DIRECTIONS FOR THIS TASK
Go through the lines below one by one and count those holding the string "Vietnam". Give the count alone.
======== RECORDS FOR THE EXERCISE ========
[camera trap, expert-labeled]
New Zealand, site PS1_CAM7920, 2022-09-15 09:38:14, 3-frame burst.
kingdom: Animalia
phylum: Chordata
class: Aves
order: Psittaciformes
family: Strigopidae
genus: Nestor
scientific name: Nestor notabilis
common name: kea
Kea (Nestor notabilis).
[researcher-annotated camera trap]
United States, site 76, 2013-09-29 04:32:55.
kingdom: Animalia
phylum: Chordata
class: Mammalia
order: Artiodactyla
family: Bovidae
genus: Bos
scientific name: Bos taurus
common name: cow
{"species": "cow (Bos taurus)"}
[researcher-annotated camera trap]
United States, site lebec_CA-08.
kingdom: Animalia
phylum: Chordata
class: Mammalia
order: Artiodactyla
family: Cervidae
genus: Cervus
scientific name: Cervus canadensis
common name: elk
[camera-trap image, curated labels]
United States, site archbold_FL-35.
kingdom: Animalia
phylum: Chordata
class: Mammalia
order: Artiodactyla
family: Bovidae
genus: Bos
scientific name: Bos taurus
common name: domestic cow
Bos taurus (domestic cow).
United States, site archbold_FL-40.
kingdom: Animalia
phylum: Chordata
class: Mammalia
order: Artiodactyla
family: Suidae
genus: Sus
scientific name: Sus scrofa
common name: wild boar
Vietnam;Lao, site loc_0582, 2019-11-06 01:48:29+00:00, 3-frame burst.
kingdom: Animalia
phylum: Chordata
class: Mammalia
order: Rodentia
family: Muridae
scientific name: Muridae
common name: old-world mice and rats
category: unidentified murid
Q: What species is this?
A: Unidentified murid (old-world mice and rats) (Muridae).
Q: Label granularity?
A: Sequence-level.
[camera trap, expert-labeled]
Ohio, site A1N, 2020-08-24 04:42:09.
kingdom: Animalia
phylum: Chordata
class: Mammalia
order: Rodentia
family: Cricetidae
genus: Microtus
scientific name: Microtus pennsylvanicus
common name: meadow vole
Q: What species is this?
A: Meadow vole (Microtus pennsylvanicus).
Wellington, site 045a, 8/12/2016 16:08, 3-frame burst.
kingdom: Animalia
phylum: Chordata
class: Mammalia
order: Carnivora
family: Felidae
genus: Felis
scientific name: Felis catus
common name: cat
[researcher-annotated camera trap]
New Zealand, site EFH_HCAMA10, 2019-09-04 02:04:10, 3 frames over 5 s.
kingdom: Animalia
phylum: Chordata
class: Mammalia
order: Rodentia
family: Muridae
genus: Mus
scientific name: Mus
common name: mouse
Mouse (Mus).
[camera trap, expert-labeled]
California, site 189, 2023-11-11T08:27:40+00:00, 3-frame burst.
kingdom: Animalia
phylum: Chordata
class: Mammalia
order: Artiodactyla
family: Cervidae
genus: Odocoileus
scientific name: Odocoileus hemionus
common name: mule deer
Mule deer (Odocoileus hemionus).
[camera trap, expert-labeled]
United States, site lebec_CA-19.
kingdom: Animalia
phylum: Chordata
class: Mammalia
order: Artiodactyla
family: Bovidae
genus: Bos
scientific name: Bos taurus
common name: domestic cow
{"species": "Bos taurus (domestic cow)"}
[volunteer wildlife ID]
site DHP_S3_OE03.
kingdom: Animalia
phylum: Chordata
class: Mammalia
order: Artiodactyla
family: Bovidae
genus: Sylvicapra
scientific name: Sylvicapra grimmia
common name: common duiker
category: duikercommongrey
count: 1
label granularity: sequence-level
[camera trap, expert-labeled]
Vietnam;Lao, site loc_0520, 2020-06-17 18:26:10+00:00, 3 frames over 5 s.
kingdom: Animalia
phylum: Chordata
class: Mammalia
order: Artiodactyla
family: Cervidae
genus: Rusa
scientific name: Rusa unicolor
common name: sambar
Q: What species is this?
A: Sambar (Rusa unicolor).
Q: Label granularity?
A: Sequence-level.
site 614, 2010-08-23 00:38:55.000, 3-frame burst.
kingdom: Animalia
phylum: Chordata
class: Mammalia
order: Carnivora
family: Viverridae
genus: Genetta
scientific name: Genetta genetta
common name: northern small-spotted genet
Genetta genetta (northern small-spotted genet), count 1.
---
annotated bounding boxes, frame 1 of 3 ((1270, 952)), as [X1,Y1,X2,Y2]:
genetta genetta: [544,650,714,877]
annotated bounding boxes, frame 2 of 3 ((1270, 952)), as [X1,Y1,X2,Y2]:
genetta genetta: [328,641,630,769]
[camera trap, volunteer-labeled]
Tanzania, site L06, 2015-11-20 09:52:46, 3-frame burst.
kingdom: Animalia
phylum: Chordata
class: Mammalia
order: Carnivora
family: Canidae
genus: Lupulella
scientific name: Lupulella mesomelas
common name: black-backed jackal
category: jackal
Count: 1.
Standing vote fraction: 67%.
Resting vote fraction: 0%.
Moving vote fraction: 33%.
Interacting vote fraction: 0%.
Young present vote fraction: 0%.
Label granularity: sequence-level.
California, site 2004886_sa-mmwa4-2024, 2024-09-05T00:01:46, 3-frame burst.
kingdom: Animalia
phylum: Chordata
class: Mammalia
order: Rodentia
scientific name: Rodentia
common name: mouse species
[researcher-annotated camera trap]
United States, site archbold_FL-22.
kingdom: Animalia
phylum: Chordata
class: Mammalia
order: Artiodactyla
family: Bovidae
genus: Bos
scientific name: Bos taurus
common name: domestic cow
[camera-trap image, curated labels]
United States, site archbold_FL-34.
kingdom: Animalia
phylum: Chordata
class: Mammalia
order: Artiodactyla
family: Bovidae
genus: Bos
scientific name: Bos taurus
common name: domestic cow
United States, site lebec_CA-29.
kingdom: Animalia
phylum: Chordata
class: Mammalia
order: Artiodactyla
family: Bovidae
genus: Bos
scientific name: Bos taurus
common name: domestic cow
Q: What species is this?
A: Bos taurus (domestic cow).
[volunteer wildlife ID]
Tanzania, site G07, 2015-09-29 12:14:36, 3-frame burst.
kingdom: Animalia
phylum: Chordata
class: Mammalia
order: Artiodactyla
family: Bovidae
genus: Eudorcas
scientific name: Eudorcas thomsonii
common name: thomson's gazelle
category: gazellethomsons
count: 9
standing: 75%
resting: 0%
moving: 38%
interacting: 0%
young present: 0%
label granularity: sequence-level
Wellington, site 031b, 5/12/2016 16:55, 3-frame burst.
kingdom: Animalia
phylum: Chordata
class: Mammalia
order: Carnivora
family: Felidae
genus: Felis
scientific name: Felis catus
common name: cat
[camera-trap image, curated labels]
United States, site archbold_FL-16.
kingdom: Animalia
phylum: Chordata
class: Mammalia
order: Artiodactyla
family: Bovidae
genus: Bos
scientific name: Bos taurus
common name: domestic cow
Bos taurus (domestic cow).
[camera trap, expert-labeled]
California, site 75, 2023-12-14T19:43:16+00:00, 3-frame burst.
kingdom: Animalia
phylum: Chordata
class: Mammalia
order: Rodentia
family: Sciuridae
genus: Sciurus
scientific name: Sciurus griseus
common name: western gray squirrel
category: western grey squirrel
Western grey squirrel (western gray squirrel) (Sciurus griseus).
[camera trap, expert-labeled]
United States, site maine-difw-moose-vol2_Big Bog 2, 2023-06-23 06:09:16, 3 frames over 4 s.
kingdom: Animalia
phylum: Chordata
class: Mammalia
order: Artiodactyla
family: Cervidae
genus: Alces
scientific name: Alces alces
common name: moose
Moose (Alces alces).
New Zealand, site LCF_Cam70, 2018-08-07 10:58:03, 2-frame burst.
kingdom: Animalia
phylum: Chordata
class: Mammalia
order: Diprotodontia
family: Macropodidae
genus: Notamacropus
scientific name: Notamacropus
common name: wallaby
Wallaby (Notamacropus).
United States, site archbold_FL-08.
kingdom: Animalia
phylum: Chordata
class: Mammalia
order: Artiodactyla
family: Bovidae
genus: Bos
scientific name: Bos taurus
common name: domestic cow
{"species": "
========
SOLUTION FOR THIS EXERCISE
2